An in-situ methodology to separate the contribution of soil water content and salinity to EMI-based soil electrical conductivity

Abstract. Salt accumulation in the root zone limits agricultural productivity and can eventually lead to land abandonment. Therefore, monitoring the spatial distribution of soil water content and solution salinity is crucial for effective land and irrigation management. However, assessing soil water content and salinity at the field scale is often challenging due to the heterogeneity of soil properties.

Electromagnetic induction (EMI) offers a fast, non-invasive, in situ geophysical method to map spatial variability in soil. EMI instruments measure the apparent soil electrical conductivity (EC_a), which reflects the integrated contribution of the bulk electrical conductivity (σ_b) of different soil layers. By inverting the measured EC_a, it is possible to obtain the distribution of the σ_b along the soil profile, which provides indirect information on soil salinity. However, in saline soils, σ_b is influenced by both water content (θ) and soil solution electrical conductivity (σ_w) (the salinity), making it difficult to independently quantify these two variables through a single, straightforward procedure.
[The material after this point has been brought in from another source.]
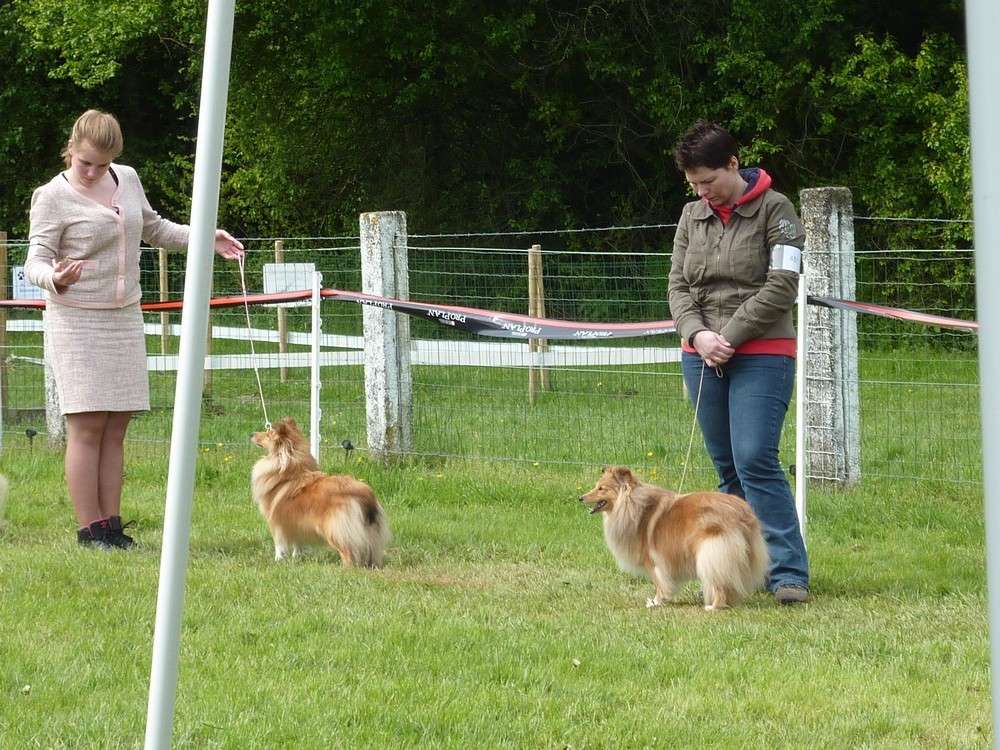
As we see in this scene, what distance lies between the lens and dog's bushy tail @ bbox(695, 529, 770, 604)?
5.39 metres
The objective of this study is to separate the respective contributions of θ and σ_w to σ_b, as obtained from the EMI inversion. To achieve this, EC_a was measured using a CMD-MiniExplorer instrument in two maize plots irrigated with saline and non-saline water, respectively, in an agricultural field in southern Italy. The dataset was then inverted in order to obtain the σ_b distribution. By employing a site-specific calibrated Rhoades linear model and assuming homogeneity between the two plots, the spatial distribution of θ and σ_w in the saline plot was successfully estimated. To validate the results, independent measurements of soil water content by Time Domain Reflectometry (TDR) and direct measurement of soil solution electrical conductivity, σ_w, were performed.
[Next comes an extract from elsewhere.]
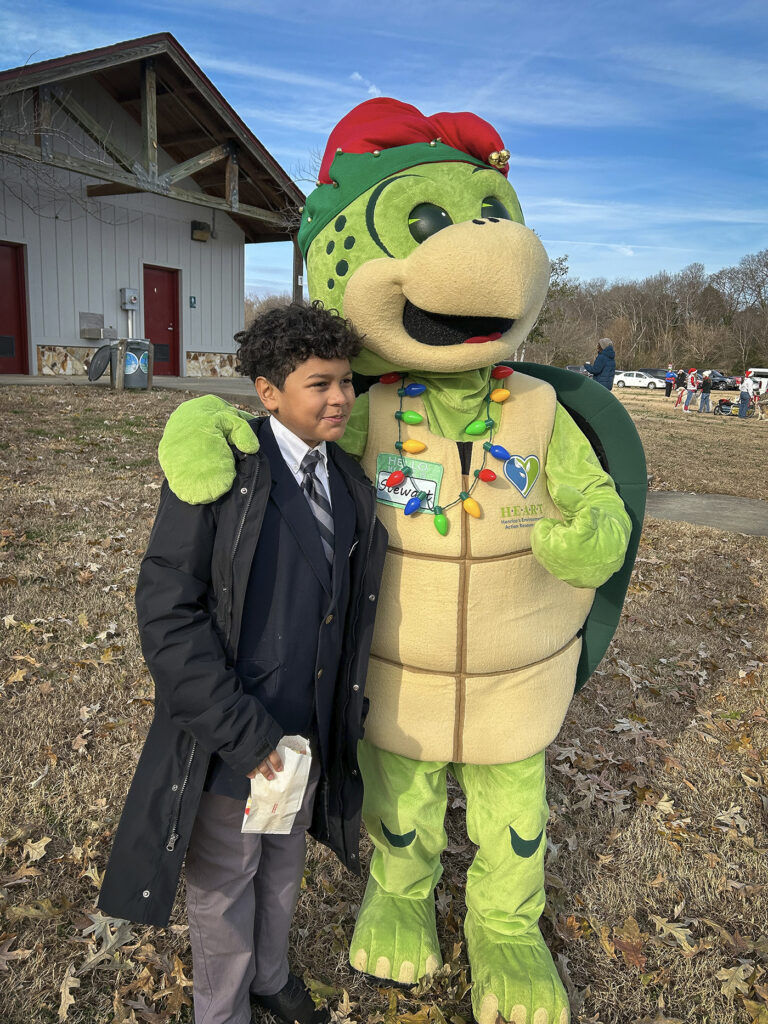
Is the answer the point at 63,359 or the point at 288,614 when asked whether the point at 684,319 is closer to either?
the point at 63,359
The proposed procedure enables the estimation of θ and σ_w with high accuracy along the soil profile, except in the soil surface, where EMI reliability is limited. These findings demonstrate that the integration of EMI with a site-specific θ - σ_b - σ_w model is a reliable and efficient in-situ approach for mapping soil salinity and water content at field scale, offering valuable insights for optimizing agricultural irrigation management in systems using saline water.